死亡退職金の趣旨や金額によって個別に判断することになります。
遺族給付金
遺族給付金は「遺族の生活保障」という趣旨のお金であるため、特別受益には当たらないと考えるのが通常です。
特別受益の持ち戻し免除とは?
特別受益がある場合には、必ず持ち戻しをしなければならないのでしょうか?そ
れでは相続人に対しては、遺贈などもあまり効果がなくなってしまうような気がします。
特別受益の持ち戻しは「必ずしなければならない」という制度ではありません。
被相続人の意思が尊重される仕組みですから、免除の意思表示をすることも可能です。
明示の意思表示
遺産の分割に際しては、できるだけ故人の遺志が尊重される仕組みとなっています。
「特別受益の持ち戻し」という制度もあくまでも原則論で、被相続人が遺言書などで「持ち戻しをしない」という意思表示していた場合には持ち戻しが免除されます。
これが明示の意思表示です。
黙示の意思表示
持ち戻し免除の意思表示は、「明確には示していないものの、被相続人がこう考えていたと推測される」ケース、つまり黙示でもよいとされています。
2019年の相続法改正では、持ち戻し免除の推定規定が設けられました。
婚姻期間が20年以上の配偶者間で居住用不動産が遺贈・贈与された場合には、遺言書などでの意思表示がなくても持ち戻し免除の意思表示が推定されると規定されています。
持ち戻し免除と遺留分の関係
遺留分とは、配偶者や子どもなど特定の相続人に対して設けられた、受け取ることができる財産の最低保障といえる規定です。
遺言書などで法定相続分以外の遺産分割が示されていたとしても、遺留分を持つ相続人はその金額を請求することができます。
特別受益の持ち戻しが免除された場合でも遺留分を侵害することは原則としてできません。
また遺留分を算出する際には、特別受益を相続財産に含めて計算することに注意しましょう。
なお遺留分の算定に際して考慮する特別受益は、遺贈または相続開始前10年以内の贈与に限られます。
特別受益に関するよくある質問
さらに特別受益の持ち戻しに関するよくある質問をチェックして、疑問点を解消しておきましょう。
特別受益の評価時点は相続開始時と定められています。

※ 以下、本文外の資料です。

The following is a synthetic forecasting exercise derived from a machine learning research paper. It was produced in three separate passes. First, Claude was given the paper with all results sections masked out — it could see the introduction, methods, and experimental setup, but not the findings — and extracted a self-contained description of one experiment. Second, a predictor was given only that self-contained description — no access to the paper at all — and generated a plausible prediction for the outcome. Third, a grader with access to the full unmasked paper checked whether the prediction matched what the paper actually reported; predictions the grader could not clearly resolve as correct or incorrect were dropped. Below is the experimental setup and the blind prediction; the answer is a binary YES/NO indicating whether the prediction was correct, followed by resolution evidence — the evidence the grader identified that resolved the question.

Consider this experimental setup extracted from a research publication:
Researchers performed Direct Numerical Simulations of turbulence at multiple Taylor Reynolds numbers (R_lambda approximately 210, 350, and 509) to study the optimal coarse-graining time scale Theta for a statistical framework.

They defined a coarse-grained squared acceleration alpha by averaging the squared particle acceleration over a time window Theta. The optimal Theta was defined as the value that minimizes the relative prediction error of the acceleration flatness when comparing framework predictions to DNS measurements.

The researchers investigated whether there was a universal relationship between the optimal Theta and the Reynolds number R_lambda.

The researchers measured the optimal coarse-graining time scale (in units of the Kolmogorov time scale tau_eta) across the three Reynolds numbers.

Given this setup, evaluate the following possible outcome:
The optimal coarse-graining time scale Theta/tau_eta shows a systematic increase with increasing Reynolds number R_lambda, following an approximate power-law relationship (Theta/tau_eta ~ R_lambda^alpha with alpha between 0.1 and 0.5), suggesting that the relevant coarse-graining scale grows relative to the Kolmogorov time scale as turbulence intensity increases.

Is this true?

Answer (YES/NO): NO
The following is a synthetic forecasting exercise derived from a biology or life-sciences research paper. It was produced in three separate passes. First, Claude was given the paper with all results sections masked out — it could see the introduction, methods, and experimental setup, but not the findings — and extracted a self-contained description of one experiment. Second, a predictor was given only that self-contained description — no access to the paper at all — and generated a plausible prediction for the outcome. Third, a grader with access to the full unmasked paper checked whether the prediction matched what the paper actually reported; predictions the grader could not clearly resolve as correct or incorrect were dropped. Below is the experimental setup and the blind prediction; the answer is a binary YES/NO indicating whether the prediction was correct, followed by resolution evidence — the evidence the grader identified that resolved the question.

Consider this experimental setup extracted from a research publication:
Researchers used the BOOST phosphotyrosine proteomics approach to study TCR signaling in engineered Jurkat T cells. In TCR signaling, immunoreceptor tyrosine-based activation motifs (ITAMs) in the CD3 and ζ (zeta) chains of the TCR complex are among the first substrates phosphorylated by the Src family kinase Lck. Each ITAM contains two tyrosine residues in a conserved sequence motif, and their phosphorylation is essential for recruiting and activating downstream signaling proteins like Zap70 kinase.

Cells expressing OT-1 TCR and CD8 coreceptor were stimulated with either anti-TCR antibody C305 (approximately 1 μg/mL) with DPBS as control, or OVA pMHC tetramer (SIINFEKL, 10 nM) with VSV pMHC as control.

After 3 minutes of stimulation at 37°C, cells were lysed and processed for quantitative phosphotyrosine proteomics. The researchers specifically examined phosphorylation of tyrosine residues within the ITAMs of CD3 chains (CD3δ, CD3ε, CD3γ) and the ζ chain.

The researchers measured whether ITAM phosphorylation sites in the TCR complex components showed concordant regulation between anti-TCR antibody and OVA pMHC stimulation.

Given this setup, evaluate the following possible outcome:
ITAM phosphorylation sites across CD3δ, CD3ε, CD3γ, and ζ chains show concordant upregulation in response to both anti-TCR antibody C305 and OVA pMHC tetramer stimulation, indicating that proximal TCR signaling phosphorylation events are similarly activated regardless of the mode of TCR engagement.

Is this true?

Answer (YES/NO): YES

贈与を受けた時点での評価額ではないことに注意が必要です。
例えば相続人の1人が10年前に2,000万円相当の住宅を贈与されたとしても、相続開始時点での評価額が1,000万円であれば特別受益として相続財産に算入する価格は1,000万円ということになります。

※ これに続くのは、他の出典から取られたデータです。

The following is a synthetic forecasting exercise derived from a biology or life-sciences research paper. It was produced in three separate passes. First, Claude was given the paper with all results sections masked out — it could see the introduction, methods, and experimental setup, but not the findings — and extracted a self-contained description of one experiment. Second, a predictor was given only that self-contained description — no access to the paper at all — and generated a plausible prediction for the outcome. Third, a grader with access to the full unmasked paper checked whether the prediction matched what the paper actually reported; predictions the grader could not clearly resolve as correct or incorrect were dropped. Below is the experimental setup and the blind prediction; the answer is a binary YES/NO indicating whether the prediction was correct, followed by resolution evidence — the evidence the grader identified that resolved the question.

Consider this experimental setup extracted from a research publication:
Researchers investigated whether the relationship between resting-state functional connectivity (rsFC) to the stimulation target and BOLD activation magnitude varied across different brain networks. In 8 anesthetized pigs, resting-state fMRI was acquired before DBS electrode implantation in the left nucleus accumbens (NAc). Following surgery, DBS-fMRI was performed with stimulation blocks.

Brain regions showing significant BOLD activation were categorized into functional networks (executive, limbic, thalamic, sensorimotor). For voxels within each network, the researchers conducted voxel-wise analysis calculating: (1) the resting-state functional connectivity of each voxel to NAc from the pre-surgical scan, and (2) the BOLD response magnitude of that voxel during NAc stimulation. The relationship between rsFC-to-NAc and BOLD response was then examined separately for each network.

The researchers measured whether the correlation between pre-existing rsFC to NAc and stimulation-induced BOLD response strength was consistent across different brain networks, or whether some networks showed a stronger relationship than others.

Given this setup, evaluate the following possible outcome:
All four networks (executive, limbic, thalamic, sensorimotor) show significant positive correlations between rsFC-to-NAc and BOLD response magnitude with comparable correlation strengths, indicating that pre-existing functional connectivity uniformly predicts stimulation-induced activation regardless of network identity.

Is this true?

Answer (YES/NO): NO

特別受益には時効がありません。何年前、何十年前に行われた贈与であっても、さかのぼって相続財産に含めることができます。
ただし前述した通り、遺留分の算定の際に考慮すべき特別受益は、相続開始前10年以内のものです。
生前に多くの贈与を受けていた場合などでは、特別受益の持ち戻しを行うことで相続分がマイナスになる可能性が生じます。
この場合、新たに遺産を相続することはできませんが、特別受益に当たる贈与分を返す必要はありません。
ただし、特別受益が原因で他の相続人の遺留分を侵害していた場合には、遺留分侵害額請求によって金銭の支払い義務を負う可能性は否めません。
特別受益の持ち戻しまとめ
生前贈与や遺贈による遺産分割の不公平を解消しようというのが「特別受益の持ち戻し」という制度であり、考え方は極めてシンプルです。
しかし、どのような贈与が特別受益に当たるか否かはすべてに明確に基準があるわけではなく、個別に判断が必要となるケースも少なくないでしょう。
相続人全員が持ち戻しに納得すれば良いですが、そこで争いが生じる可能性も否めません。
円滑に遺産分割を進めるためにも、弁護士などの専門家に相談することをおすすめします。